### WRITTEN PROBLEM 1
Translate this sentence from the article on Russia's tax changes into Spanish: "Russia's tax system continues its transformation."
### WRITTEN PROBLEM 2
Pick up the article on Russia's tax changes after its final sentence and keep writing it.

Business imports of foreign goods tightened, while families get “cashback”
Overview of tax news from the past week

Russia's tax system continues its transformation. As of June 1, further significant changes have occurred in this area. Thus, the mechanism for importing foreign goods has been made more complex for businesses, while low-income citizens have been given another opportunity to get back part of the personal income tax they paid. Read about other news in the weekly review by Realnoe Vremya.
“Tax cashback” for families with low incomes
As of June 1, a new family tax payment has come into effect in Russia, which has already been dubbed “tax cashback.” To receive it, several conditions must be met simultaneously: in a family with two or more children (under 18 years old, or under 23 if studying full-time), the average per capita income must be below 1.5 times the regional subsistence minimum.

In Tatarstan, the subsistence minimum for 2026 is set at the following amounts:
- for the working-age population — 17,547 rubles;
- for children — 15,615 rubles;
- for pensioners — 13,844 rubles;
- per capita — 16,098 rubles.
At the same time, almost all types of family income are included in the calculation of the subsistence minimum. Including wages, pensions, scholarships, self-employment income, alimony, payments under contracts, interest on deposits, and the single benefit.

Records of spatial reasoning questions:
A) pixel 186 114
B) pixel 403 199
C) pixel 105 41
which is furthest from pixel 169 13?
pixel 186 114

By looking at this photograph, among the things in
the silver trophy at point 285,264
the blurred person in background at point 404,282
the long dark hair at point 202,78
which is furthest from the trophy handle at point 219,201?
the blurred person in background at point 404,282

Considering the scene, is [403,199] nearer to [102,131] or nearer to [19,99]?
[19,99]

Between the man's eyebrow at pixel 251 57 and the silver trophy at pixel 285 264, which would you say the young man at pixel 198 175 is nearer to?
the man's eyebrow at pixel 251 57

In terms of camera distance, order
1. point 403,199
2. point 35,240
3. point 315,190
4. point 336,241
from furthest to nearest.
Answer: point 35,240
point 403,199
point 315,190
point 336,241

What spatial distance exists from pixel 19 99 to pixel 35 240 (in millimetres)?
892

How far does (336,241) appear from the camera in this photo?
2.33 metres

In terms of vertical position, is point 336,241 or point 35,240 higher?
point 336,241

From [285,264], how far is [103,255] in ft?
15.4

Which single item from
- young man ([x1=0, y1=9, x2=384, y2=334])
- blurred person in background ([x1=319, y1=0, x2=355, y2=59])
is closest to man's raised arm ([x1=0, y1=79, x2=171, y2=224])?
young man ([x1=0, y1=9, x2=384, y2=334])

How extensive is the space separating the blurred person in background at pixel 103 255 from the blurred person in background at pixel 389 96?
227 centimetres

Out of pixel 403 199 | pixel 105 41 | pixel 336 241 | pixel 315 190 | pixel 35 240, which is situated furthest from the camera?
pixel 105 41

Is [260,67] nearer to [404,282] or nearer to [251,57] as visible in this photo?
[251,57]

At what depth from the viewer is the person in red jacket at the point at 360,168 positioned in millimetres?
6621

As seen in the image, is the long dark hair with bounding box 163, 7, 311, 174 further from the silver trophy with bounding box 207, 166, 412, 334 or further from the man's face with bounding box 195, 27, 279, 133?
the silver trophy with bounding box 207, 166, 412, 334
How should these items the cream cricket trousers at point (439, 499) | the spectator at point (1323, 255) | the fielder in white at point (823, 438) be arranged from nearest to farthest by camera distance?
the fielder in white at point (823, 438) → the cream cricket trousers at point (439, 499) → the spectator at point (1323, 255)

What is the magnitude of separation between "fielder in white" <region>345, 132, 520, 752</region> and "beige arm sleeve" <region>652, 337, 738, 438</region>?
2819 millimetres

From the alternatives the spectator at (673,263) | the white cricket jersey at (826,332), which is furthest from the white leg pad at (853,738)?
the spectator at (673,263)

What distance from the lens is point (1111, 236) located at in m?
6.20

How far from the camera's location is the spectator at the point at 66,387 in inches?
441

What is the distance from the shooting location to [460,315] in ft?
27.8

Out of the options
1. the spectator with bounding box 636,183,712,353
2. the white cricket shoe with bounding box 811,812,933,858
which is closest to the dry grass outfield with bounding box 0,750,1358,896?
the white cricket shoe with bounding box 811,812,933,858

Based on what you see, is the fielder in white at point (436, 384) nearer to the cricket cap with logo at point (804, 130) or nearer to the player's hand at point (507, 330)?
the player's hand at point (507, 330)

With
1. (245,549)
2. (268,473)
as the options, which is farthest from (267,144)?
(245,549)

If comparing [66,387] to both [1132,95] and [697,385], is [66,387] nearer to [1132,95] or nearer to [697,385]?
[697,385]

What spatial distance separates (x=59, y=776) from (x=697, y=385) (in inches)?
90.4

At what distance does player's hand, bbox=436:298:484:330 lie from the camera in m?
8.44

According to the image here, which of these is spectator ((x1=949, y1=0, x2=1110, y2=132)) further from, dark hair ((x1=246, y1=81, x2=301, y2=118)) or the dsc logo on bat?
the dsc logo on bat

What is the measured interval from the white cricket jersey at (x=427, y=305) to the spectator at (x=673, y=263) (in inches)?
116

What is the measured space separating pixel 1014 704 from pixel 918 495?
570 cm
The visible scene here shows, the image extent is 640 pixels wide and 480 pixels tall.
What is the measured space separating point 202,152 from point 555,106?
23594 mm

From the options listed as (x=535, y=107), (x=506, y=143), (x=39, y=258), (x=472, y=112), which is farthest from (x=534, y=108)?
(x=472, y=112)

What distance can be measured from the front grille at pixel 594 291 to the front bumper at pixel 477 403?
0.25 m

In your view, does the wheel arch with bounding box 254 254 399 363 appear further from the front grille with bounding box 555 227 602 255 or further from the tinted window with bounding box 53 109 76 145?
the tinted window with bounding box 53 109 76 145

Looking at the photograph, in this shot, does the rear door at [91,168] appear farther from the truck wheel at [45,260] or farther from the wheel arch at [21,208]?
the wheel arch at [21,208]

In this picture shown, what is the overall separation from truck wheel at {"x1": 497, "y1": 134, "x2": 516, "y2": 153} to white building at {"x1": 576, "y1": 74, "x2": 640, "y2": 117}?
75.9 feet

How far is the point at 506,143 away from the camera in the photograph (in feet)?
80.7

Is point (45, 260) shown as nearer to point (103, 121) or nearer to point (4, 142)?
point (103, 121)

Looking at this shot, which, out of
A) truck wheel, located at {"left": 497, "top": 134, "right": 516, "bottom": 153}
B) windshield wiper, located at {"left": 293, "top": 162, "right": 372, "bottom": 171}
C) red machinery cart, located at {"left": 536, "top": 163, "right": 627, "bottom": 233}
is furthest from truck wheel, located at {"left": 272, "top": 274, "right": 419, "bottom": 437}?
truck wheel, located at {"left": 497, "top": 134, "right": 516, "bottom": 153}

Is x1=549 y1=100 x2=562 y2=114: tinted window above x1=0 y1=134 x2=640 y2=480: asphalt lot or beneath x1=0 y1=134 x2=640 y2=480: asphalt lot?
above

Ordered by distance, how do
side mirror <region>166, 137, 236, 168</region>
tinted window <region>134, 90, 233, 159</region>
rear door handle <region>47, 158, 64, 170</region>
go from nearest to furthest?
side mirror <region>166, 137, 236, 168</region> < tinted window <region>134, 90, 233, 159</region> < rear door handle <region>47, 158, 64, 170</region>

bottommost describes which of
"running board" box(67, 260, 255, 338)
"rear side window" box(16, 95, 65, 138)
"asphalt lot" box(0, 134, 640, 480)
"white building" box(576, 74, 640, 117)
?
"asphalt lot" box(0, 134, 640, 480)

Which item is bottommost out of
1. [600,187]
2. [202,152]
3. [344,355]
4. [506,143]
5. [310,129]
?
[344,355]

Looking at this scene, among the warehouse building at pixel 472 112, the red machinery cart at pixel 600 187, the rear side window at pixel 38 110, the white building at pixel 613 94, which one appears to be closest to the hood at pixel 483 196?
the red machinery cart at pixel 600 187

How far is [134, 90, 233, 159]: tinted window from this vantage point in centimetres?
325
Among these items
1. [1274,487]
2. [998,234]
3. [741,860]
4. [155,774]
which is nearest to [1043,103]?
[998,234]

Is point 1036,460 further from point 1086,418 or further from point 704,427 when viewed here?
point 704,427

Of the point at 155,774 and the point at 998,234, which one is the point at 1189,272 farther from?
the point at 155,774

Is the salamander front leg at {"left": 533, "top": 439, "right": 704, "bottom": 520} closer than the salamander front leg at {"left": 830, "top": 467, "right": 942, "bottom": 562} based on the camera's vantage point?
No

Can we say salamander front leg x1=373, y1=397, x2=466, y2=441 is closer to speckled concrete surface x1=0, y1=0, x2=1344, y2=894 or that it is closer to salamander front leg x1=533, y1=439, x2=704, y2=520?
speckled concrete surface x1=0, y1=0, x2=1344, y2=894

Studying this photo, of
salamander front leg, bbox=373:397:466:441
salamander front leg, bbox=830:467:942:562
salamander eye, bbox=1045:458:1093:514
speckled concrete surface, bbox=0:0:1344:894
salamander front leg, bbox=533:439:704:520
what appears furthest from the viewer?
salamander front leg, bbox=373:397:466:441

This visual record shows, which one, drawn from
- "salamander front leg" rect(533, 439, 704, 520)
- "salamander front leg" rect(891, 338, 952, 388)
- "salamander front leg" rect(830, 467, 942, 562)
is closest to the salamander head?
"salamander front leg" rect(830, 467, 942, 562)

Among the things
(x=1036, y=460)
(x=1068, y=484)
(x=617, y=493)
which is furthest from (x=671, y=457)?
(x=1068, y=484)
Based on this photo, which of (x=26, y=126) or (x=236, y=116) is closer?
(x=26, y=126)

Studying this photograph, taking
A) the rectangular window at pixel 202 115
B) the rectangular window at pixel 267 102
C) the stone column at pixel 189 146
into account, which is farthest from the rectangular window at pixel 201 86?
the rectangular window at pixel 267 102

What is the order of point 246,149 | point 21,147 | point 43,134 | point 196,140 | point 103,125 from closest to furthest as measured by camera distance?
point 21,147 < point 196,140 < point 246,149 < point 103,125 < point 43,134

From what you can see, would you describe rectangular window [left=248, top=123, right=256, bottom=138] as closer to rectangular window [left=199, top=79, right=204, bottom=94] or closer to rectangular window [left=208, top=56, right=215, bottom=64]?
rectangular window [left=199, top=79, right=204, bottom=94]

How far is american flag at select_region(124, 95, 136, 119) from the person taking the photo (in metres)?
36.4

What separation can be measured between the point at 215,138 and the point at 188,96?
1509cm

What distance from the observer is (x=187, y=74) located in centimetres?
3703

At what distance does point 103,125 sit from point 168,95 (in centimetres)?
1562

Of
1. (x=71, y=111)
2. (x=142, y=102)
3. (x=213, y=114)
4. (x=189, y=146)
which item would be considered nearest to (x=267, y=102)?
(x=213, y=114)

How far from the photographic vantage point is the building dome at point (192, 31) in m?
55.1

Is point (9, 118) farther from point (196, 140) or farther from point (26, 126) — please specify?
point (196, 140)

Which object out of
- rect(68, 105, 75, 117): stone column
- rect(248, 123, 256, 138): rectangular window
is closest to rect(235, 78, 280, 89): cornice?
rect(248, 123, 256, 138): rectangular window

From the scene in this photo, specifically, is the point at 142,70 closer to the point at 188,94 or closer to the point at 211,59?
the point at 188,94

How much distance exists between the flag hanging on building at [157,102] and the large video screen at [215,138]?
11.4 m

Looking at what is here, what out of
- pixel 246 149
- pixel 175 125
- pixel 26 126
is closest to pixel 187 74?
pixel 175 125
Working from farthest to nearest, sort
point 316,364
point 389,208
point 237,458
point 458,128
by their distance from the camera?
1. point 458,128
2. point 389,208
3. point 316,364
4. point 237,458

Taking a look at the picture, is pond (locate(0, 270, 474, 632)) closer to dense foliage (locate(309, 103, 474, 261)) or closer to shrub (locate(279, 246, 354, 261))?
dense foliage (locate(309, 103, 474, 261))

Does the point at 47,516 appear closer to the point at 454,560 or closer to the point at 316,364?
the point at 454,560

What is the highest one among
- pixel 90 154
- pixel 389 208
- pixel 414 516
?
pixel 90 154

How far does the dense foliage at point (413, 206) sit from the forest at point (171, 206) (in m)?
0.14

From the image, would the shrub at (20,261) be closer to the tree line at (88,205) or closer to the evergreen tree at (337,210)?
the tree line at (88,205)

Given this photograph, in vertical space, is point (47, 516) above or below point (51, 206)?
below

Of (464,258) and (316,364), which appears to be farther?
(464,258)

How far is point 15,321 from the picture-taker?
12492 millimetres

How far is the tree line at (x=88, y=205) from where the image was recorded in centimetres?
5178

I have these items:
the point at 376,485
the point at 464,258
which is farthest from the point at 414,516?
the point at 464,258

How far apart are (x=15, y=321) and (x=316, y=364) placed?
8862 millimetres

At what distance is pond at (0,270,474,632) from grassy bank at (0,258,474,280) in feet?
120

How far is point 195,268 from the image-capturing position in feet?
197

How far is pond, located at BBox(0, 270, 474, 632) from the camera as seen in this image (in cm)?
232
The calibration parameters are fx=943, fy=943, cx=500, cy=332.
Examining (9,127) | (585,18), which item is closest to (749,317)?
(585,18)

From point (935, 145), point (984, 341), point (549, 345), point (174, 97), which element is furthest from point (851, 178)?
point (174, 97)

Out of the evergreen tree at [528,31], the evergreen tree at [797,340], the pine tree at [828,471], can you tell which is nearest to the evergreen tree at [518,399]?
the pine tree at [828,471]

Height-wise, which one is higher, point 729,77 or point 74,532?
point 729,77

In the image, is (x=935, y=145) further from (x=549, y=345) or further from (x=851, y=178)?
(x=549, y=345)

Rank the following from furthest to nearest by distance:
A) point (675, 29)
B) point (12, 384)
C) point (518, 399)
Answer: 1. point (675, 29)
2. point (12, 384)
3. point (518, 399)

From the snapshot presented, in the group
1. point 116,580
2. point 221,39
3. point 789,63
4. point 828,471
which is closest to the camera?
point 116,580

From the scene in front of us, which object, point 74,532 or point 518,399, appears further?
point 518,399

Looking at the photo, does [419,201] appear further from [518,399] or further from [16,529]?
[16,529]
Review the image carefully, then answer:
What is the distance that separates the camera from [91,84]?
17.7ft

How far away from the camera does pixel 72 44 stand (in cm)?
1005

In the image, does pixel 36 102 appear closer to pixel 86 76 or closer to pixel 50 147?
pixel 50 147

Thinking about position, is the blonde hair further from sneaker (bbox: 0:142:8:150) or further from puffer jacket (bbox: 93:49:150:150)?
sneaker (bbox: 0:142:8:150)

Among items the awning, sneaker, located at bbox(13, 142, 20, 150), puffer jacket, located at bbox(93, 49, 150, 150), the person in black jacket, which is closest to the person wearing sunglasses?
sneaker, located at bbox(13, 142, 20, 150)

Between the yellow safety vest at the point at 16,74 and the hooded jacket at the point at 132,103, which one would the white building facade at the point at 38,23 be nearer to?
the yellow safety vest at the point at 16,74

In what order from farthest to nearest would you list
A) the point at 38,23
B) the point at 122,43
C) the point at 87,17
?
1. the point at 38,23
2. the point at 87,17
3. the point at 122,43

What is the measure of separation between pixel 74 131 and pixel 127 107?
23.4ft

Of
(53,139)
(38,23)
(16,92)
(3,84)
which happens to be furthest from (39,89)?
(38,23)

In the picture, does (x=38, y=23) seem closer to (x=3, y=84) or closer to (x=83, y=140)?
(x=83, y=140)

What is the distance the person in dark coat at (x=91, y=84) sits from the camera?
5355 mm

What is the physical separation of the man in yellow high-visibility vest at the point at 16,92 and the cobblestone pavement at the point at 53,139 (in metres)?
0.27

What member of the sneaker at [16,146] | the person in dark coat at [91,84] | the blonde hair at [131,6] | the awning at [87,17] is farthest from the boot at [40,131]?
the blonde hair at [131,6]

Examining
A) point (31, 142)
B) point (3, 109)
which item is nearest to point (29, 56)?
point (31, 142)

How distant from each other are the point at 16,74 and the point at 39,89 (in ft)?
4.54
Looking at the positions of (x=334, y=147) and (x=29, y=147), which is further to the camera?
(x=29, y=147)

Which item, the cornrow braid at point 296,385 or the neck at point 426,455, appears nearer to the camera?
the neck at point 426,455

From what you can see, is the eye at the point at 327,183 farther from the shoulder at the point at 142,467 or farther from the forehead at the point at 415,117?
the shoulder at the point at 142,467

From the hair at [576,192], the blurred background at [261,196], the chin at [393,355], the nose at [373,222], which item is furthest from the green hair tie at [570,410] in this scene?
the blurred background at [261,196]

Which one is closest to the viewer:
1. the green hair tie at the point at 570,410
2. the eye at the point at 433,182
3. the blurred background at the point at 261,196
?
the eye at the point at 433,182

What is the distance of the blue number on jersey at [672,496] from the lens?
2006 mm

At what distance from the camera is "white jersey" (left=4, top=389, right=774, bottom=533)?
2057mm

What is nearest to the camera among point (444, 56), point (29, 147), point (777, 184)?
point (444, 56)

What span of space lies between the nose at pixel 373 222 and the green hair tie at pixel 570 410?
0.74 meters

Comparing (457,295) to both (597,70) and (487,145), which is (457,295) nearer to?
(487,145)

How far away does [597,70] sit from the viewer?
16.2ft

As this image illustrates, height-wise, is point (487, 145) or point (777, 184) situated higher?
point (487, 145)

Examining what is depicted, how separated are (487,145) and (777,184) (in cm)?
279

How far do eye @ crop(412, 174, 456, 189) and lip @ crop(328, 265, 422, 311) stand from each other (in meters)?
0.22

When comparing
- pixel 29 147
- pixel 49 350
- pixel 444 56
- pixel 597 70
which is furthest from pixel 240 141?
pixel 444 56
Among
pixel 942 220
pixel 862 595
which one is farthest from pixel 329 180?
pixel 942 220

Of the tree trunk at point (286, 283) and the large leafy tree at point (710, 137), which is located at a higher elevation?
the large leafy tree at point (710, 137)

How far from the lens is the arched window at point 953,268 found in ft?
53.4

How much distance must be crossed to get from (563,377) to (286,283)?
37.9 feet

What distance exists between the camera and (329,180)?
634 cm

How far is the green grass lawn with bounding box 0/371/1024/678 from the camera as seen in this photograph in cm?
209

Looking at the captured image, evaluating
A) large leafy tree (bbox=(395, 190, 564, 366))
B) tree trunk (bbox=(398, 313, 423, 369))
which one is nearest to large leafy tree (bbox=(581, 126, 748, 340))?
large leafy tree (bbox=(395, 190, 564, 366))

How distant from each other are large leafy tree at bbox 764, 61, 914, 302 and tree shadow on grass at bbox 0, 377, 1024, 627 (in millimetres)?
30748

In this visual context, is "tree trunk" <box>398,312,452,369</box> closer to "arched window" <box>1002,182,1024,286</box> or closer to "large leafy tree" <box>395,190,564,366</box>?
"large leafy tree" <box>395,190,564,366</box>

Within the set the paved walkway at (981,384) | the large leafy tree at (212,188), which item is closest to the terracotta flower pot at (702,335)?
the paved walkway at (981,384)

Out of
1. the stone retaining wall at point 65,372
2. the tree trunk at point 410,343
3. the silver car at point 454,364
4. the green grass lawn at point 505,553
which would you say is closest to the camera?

### EXERCISE RESPONSE 1
El sistema tributario de Rusia continúa su transformación.

### EXERCISE RESPONSE 2
The essence of the new tax “deduction” is that families with low incomes will have their paid personal income tax recalculated at a rate of 6% instead of 13%. The state promises to return the resulting difference to the applicant. Moreover, the deadline for submitting an application for the refund is limited — it must be done by October 1.
Russian authorities have already reported that the new payment will cover more than 4 million families. However, in reality, the numbers will likely be significantly lower. After all, the payment is made upon application and is limited by deadlines.
Kazan wants to “get off” republican subsidies
Kazan plans to approve the replacement of the subsidy that allows for equalizing budgetary provision with an additional standard for personal income tax deductions. The corresponding document has already been submitted for anti-corruption review.

If approved, the Kazan City Duma will receive a new mechanism for replenishing the city budget, whereby funds in 2027–2029 will come through an increased standard for personal income tax revenue instead of a subsidy for equalizing budgetary provision. Usually, the republic supports municipalities in two ways:
- through direct subsidies from the Tatarstan budget;
- through increasing the share of taxes that remain in the local budget.
Thus, the Kazan authorities have chosen the second option for replenishing the city budget. Instead of receiving part of the funds as a subsidy, Kazan will receive them through increased personal income tax contributions.
On the one hand, this is a rather risky decision that could lead to a reduction in the city's budget. However, the capital's authorities have likely calculated all the risks. At least, they have much more data to work with than other experts.
SPOT has come into effect in Russia
As of June 1, the national Goods Delivery Expectation Confirmation System (SPOT) has been officially launched. At the same time, a transitional period of one month has been established for goods imported from Armenia, Kazakhstan, and Kyrgyzstan; for Belarus, this exemption is valid until November 1.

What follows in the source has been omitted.